Thursday, February 10, 2005

Primitive man relied on his wits and cunning to survive.
Not just his stealth, and focused skills with bows and short spears, but also refined observational abilities.
Through the use of these skills he was able to hunt game, and forage edible plants on his own.
He was also able to cooperate with others, predicting and anticipating their movements on the hunt, to know where he was needed, and where to strike.
Modern man doesn't fair so well....

We got's us technology. Yep, T.V.'s, stereos, c.d.s players.....COMPUTERS!
We have information handed to us on a silverplater.
We don't need to hunt for our food, we have mass production for that.
Both meat and green food collected (and I use the term loosely) on a massive scale, processed and readily available.
I'm not complaining about the convience of all this.
I partake, wholeheartedly.
I embrace the ideas and comforts of modern society, but I am aware it isn't without it's downside.
One side affect that I think is blantant; if it isn't obvious people won't notice it.
Our awareness of things around us, as a society, has gone down to nothing.
Don't believe... look.
Look at the way people behave, particularly when you are at your job.
See what seemingly obvious things, they completely miss.
It happens so frequently at the book store that I feel like posting a sign on the door in large multi-colored lettering that says: "Please be sure you can read before coming in."
Signs are posted through out the store with our, admittedly, overpriced pricing system.
I haven't counted but I'd venture an estimate of about fifty signs posted.
How many people notice... one out of ten, or twelve, or twenty.
Or how many miss the PINK colored sheet on the counter that lists the stores name?
It is horriffying to me that someone would come into the store and not the name of it.
I can't recall a time that I've done that, it could have happened, but...
How can one do that?
End up in a place called "XXX Leroy's Toy's"
And it is NOT a childrens toy store.
Then gape in wonder at the devices around them and ask 2 questions: "What's the name of this place?" and "What kind of store is this."
This is a bookstore.
Do we sale dvd's?
No, we're a books store.
Do you have cd's?
No, we're a book store.
Do you sale computer games?
No, dumbass, WE ARE A BOOK STORE!
Do you think Leroy gets these types of questions?
Yeah, I'm sure he does.
Do people actually read the name of the store before going in.
Here, it's true, people get up to the counter all the time and say "Now, what's the name of this place?"
Well if you don't know that isn't a good sign now is it.
Nor is it a good sign that you didn't notice the pink sign that you're looking directly at with our name on it.
IN THE NAME OF ALL THAT IS GOOD AND HOLY PLEASE BE OBSERVANT PEOPLE.

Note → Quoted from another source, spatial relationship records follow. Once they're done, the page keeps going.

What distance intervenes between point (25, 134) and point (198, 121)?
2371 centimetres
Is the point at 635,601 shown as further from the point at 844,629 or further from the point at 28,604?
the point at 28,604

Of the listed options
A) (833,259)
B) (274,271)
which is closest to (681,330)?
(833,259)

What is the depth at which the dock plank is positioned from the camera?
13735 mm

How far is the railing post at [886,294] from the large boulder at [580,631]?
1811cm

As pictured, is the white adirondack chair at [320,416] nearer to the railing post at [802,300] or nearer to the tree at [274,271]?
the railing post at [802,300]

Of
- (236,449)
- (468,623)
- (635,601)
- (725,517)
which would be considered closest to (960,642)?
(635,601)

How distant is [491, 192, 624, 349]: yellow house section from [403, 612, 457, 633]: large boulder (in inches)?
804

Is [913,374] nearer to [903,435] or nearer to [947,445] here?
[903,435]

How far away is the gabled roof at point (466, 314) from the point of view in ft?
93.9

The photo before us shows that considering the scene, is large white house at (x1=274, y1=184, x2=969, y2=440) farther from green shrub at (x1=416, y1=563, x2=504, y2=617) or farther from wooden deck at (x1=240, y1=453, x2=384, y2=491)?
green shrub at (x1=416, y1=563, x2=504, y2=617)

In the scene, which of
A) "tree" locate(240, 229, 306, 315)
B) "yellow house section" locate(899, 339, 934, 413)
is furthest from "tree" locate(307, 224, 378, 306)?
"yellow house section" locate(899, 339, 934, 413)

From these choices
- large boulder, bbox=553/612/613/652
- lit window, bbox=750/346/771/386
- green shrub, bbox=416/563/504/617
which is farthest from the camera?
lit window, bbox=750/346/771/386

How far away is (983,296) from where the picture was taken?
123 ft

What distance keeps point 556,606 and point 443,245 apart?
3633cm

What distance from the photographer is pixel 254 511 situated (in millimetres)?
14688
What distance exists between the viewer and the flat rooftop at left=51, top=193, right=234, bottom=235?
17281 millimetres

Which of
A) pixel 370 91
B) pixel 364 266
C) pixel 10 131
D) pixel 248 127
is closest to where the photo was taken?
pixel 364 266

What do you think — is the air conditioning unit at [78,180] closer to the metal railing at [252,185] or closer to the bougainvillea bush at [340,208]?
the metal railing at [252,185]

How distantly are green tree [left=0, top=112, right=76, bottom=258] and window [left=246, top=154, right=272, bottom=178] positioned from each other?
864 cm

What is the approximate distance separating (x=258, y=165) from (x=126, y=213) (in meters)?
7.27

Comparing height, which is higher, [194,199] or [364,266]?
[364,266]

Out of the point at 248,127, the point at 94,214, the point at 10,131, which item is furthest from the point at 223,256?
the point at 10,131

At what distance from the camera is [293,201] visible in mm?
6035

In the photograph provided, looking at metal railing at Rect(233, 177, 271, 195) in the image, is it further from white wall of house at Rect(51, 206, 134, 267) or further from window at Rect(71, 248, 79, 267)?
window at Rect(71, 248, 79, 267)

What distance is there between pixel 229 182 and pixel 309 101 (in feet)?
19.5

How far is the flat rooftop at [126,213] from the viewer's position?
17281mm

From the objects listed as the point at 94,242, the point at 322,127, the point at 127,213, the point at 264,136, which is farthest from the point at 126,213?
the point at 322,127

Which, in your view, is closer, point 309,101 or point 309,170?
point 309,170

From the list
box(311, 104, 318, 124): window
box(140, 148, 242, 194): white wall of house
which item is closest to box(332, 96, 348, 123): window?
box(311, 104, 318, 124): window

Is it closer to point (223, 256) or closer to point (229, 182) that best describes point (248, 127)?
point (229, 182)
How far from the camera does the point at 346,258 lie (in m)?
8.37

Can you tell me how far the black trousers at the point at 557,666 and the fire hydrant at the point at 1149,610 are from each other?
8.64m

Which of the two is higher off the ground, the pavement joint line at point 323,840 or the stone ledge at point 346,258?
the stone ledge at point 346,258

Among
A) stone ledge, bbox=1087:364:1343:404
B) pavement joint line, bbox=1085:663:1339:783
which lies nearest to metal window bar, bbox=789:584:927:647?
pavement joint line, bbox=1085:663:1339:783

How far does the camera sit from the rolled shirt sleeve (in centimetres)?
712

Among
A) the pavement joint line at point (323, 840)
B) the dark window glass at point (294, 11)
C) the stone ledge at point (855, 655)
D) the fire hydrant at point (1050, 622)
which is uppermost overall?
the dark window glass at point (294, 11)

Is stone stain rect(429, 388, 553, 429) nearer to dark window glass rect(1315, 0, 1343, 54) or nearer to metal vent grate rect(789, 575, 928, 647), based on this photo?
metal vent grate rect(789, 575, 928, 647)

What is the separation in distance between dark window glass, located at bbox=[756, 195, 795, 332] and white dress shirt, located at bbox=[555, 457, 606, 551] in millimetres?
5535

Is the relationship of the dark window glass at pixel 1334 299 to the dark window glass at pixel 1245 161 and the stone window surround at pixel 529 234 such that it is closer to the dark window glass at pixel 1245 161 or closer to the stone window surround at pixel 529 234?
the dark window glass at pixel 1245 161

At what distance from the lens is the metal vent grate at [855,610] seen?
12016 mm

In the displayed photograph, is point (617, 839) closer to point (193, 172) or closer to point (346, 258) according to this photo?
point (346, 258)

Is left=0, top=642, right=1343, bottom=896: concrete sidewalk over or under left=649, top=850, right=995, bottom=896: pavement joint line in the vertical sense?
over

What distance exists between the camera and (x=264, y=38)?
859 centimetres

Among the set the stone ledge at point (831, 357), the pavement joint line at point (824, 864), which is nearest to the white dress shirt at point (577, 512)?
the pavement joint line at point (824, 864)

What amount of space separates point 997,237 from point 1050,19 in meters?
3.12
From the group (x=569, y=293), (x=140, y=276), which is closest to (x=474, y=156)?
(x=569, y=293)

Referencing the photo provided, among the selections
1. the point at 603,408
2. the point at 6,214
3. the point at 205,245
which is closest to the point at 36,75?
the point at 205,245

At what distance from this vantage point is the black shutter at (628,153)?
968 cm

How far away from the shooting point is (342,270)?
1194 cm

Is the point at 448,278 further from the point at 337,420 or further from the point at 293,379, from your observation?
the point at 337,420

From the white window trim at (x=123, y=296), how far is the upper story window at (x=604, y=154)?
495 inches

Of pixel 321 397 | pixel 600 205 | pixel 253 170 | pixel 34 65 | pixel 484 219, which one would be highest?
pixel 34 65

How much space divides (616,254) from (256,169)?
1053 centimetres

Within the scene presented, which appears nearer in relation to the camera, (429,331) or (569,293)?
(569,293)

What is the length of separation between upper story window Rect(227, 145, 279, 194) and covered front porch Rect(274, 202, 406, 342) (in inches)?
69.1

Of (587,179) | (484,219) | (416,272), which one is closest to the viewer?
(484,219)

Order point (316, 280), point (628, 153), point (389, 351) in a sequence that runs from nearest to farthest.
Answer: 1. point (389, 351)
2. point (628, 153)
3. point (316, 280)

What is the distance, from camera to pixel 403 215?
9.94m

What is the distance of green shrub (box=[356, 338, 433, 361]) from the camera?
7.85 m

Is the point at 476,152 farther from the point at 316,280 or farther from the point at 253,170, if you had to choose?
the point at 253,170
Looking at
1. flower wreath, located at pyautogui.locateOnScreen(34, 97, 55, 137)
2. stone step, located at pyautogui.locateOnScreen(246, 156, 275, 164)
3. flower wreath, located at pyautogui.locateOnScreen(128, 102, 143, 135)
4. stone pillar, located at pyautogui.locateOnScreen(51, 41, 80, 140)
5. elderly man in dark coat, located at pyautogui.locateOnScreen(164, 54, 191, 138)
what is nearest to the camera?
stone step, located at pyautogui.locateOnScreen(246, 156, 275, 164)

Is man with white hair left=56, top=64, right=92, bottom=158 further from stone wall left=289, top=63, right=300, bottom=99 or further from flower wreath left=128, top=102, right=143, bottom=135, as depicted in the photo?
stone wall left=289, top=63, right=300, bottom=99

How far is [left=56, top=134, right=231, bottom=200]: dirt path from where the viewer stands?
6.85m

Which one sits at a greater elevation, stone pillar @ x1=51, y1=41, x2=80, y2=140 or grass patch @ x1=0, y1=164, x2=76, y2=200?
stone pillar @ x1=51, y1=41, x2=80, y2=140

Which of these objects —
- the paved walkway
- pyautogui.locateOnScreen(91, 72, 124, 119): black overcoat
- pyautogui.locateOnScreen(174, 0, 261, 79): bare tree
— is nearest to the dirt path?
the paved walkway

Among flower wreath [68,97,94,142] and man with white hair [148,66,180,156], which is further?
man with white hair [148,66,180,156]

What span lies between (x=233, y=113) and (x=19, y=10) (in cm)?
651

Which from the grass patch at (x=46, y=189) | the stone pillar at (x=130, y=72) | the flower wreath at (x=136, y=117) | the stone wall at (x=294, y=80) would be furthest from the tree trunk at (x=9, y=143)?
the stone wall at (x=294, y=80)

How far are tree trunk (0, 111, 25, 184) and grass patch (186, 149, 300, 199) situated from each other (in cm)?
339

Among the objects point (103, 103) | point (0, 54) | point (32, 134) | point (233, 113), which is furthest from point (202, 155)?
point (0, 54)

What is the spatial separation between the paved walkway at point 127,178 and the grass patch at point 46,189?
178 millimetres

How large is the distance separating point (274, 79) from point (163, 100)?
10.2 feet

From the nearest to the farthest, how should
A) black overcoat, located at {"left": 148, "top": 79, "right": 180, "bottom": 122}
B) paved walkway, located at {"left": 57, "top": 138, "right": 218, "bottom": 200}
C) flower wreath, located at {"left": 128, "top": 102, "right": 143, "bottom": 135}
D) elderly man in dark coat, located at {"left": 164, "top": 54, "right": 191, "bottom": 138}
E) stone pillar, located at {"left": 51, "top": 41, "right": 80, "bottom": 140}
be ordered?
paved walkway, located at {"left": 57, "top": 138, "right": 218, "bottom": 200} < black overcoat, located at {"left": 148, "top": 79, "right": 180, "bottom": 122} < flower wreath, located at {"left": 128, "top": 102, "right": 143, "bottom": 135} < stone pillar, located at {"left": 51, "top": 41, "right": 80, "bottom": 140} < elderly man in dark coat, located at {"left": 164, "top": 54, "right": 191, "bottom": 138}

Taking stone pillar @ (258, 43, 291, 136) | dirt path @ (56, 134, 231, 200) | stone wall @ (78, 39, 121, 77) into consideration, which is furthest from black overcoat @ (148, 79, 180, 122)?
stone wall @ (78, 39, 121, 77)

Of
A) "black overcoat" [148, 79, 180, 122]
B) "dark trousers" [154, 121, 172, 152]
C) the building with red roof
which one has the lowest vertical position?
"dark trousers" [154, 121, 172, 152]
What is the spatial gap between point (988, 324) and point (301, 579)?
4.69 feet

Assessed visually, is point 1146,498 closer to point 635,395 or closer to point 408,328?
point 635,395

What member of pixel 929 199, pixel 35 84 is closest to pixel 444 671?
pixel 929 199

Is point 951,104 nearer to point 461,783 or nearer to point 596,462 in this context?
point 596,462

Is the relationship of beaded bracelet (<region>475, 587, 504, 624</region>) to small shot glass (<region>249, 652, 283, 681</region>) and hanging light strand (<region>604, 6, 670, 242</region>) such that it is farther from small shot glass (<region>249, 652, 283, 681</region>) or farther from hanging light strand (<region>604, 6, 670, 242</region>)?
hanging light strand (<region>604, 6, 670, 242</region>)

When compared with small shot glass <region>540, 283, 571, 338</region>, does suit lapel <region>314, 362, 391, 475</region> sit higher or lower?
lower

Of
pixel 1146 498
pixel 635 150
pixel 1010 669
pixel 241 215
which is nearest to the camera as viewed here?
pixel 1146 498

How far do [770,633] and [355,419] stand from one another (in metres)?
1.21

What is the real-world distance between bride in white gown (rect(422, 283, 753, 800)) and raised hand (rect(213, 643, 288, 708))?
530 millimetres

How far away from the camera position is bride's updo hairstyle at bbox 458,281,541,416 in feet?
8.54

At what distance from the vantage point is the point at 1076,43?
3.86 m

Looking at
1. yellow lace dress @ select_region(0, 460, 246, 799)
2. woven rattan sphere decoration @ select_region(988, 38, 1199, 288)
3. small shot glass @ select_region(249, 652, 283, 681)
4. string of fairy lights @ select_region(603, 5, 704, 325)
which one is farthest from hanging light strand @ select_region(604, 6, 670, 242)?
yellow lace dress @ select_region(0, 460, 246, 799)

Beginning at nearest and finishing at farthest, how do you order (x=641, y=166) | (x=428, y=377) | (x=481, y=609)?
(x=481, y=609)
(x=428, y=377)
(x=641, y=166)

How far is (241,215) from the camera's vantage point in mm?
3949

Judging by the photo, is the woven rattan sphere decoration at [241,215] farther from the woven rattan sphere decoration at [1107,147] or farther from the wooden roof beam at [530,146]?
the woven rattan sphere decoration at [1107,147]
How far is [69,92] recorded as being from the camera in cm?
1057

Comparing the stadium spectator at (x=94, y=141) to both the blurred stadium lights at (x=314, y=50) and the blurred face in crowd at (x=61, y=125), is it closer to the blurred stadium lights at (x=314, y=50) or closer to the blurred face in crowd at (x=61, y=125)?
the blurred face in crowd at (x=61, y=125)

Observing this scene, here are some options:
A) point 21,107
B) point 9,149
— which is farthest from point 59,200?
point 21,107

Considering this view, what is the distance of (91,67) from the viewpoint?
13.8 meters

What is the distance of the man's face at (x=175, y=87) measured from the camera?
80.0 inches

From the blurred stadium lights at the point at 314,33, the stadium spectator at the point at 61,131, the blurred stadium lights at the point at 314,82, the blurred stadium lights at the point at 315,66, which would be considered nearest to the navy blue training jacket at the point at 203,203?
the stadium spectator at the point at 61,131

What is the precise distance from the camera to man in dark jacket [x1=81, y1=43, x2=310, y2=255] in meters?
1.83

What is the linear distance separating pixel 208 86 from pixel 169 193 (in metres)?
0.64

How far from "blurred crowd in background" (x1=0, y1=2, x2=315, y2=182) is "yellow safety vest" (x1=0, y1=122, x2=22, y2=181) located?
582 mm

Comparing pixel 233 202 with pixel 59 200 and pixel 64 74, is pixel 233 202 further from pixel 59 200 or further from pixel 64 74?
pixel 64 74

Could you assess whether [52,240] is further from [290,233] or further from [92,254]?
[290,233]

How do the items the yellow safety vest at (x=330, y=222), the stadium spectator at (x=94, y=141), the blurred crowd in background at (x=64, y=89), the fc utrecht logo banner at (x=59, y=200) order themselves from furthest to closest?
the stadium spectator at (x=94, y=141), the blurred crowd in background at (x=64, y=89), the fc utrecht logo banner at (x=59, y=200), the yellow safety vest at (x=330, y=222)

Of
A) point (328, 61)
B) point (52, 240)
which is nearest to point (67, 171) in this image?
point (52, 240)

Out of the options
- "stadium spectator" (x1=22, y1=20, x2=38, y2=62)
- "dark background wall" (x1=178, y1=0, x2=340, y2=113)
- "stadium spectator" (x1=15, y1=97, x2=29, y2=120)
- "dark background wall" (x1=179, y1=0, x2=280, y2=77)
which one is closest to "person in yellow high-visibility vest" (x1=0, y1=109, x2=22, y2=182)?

I'm all for throwing balls, not hard ones, at children from the age of two to fifteen.
Throwing without warning or provication, when they are completely unaware.
But don't stop with balls; rolled up news paper when they miss a sign that answers a question they have just proposed, and is placed... obviously for them to read.
Grapes and oranges when they have a question about fruit.
Old circut boards when they miss an obvious observation on a technelogical question.
You see the pattern?
Teach them to think for themselves, but most importantly be aware.
Stupid questions, questions to obvious anwers, would drastically dimish implementing this system.
Think about it.
How likely would you be to not be observant, if past experience has cause a projectile to come flying out of no where and bing you in the noggin?
Not very.
Observation levels would go up.
Dumb, redundant and inane questions would go down.
We could all breath a sigh of relief because idiocy levels would decline.
And... and this is the kicker, those insticts we've been repressing for generations, because the hadn't been needed, would begin to surface again.
That way when the world decends into a nuclear winter and tribes of mutant humans roam the landscape looking for victims, those that underwent the "ball training" will be adept at handling the situation.

"Hey Walter here comes those mutants!"
"Walter?"
"Walter?"
"Hmmm I guess Walter should have gone through the training."